**Directions**
Please return each entry exactly as it appears, but not the pictures.

**Supplied data**
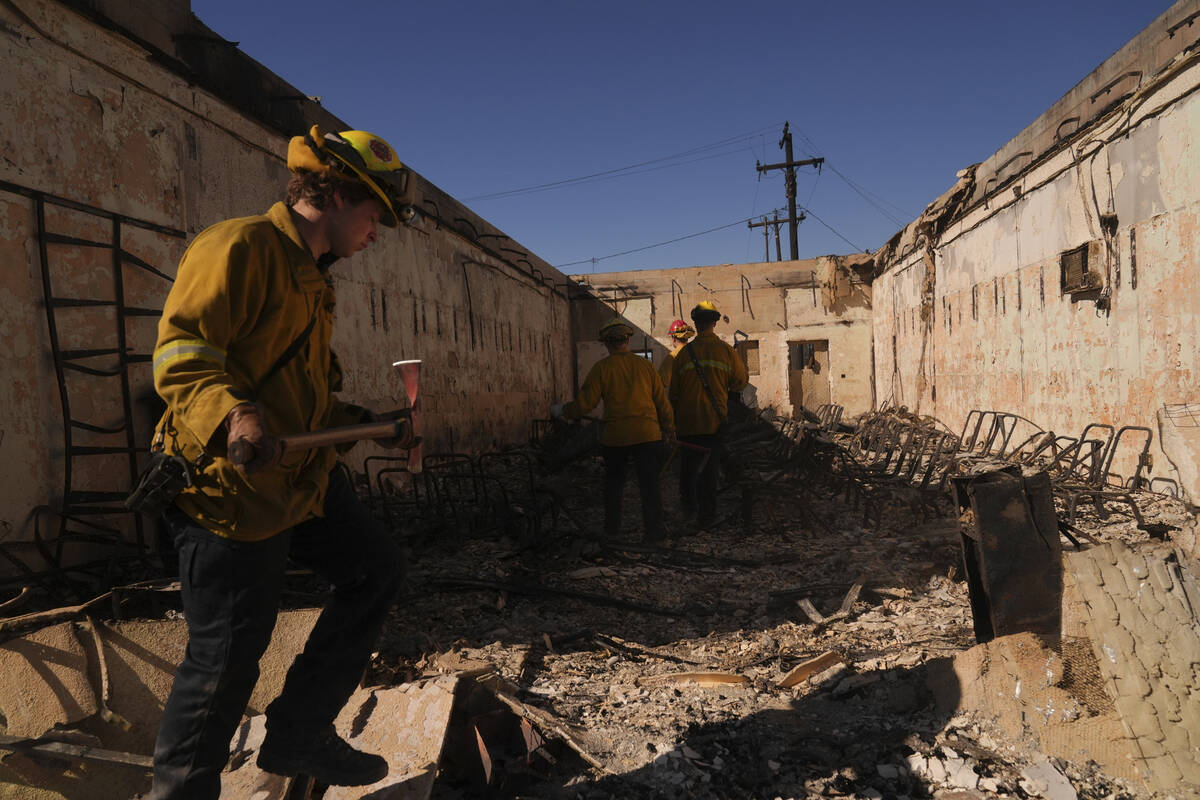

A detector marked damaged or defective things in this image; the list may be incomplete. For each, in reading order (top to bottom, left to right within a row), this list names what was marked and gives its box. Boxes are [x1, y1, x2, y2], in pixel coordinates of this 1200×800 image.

burned building wall [0, 0, 571, 575]
burned building wall [571, 260, 873, 419]
burned building wall [873, 1, 1200, 494]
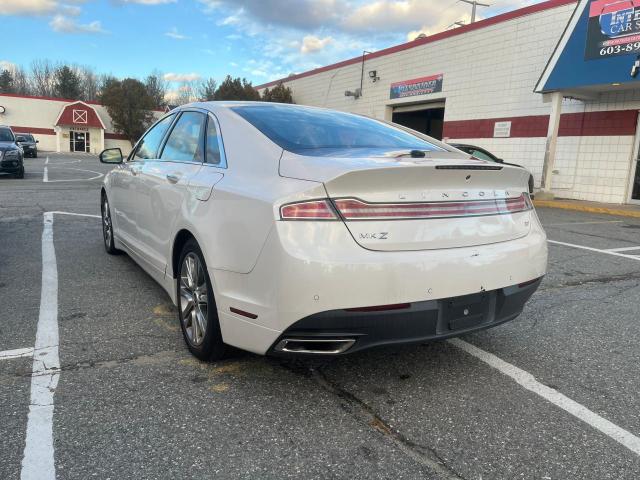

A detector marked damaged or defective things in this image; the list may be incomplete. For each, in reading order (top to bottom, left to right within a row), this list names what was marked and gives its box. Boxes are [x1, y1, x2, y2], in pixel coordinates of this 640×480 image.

cracked pavement [1, 156, 640, 478]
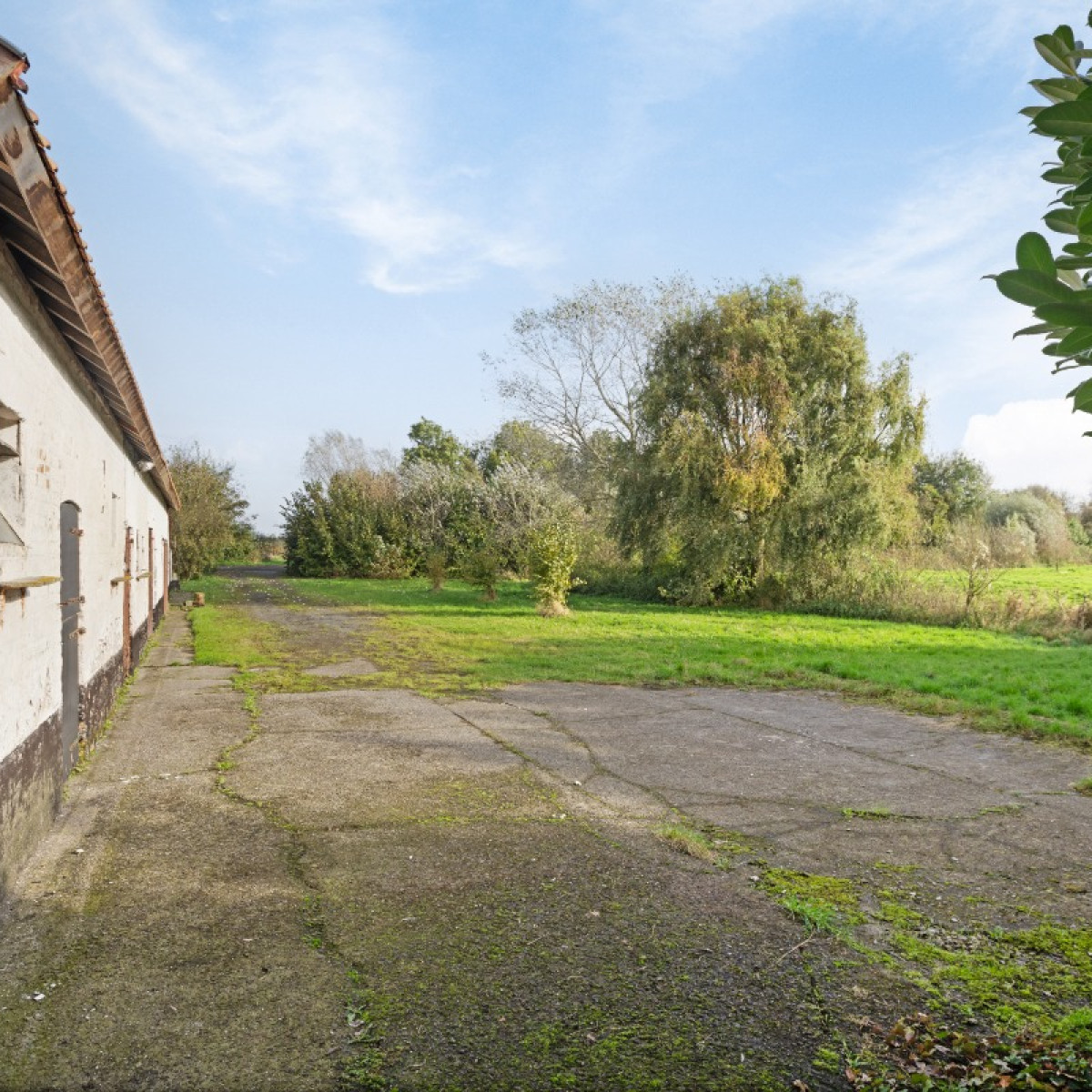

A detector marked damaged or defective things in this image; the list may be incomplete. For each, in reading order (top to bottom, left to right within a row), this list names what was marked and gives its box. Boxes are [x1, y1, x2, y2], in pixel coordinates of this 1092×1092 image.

cracked concrete yard [2, 586, 1092, 1092]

**Answer section**
A detector marked damaged or defective things in this image; the list may be incomplete. For each, in reading order (top to bottom, left to right within a row), this list names what was marked and gives its box. Boxes are [x1, y1, x2, y2], in pixel coordinates of this 1200×800 image.

burned building wall [0, 0, 571, 575]
burned building wall [571, 260, 873, 419]
burned building wall [873, 1, 1200, 494]

A detector marked damaged or defective things in this image; the list may be incomplete. For each, in reading order (top to bottom, left to right within a row), this list names what was marked and gives its box. Boxes are [x1, y1, x2, y2], in pixel coordinates of this 640×480 image.

cracked pavement [1, 156, 640, 478]

A detector marked damaged or defective things in this image; the list may be incomplete. For each, in reading order (top to bottom, left to right within a row), this list names what was marked and gives its box. Boxes are [x1, y1, x2, y2], in pixel coordinates of this 1092×1092 image.

cracked concrete yard [2, 586, 1092, 1092]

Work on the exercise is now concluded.